┌────────
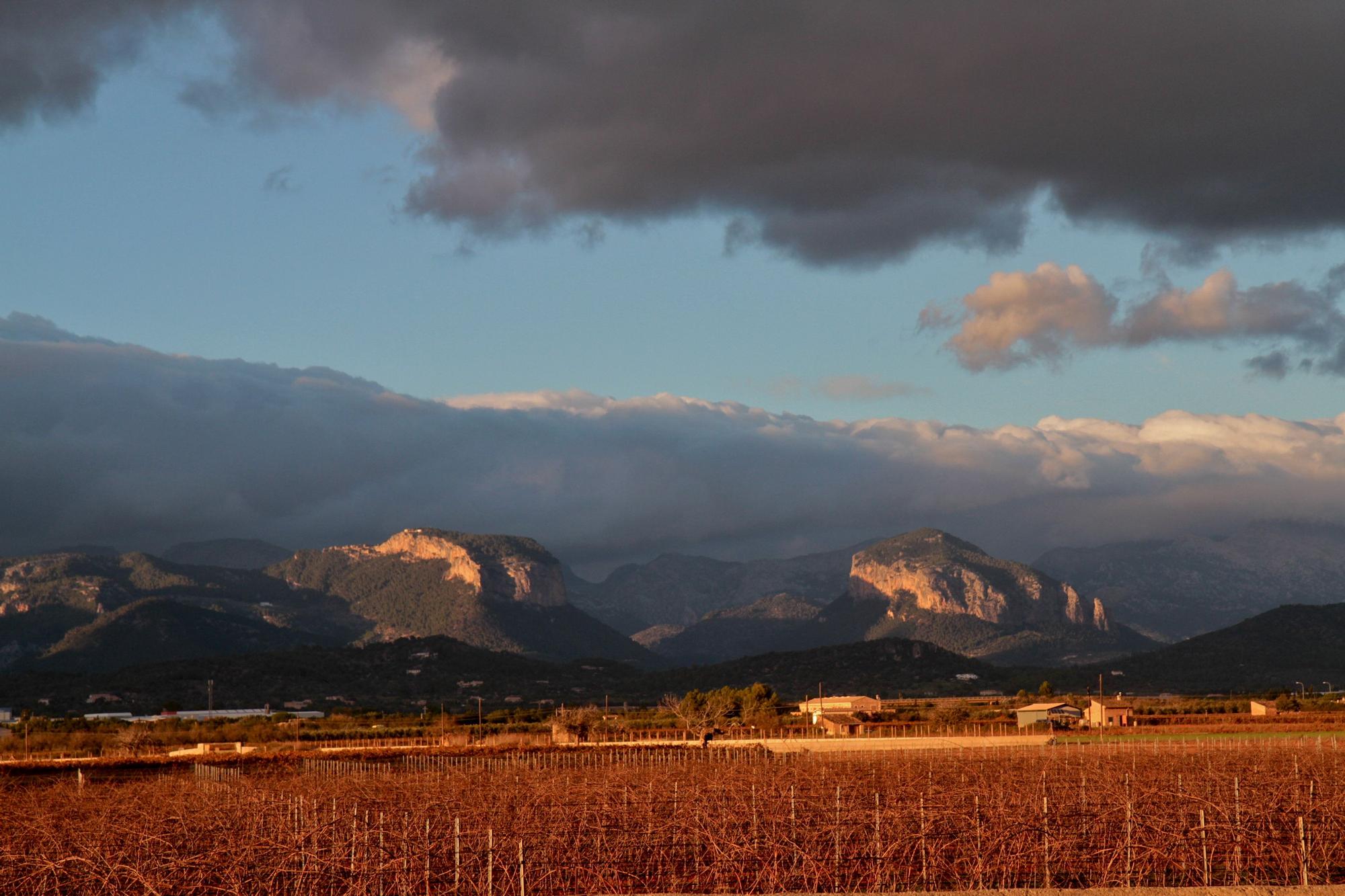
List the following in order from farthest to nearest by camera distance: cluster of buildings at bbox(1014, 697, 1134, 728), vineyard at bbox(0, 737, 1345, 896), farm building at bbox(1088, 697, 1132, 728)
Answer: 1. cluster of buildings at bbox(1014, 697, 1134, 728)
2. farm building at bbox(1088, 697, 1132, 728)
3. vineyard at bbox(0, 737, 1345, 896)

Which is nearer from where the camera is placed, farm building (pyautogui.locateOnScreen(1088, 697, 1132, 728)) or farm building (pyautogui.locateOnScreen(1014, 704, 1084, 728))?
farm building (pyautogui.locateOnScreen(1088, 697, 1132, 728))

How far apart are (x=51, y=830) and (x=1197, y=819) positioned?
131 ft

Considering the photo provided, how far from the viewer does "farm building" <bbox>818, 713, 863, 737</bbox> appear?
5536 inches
└────────
REQUEST
Present every line of the records above as a Markdown table with the columns "Row" and "Line," numbering the rows in order and omitting blank lines. Leave the pictures out of the table.

RESULT OF THE EXERCISE
| Row | Line |
|---|---|
| 1 | List the following in order from farthest to nearest by camera distance: cluster of buildings at bbox(1014, 697, 1134, 728), vineyard at bbox(0, 737, 1345, 896), farm building at bbox(1088, 697, 1132, 728) |
| 2 | Answer: 1. cluster of buildings at bbox(1014, 697, 1134, 728) |
| 3 | 2. farm building at bbox(1088, 697, 1132, 728) |
| 4 | 3. vineyard at bbox(0, 737, 1345, 896) |
| 5 | Which is nearer from where the camera is placed, farm building (pyautogui.locateOnScreen(1088, 697, 1132, 728)) or farm building (pyautogui.locateOnScreen(1014, 704, 1084, 728))? |
| 6 | farm building (pyautogui.locateOnScreen(1088, 697, 1132, 728)) |
| 7 | How far apart are (x=51, y=830) and (x=1197, y=819) positioned? |
| 8 | 131 ft |
| 9 | Considering the photo provided, how far from the viewer does "farm building" <bbox>818, 713, 863, 737</bbox> appear? |
| 10 | 5536 inches |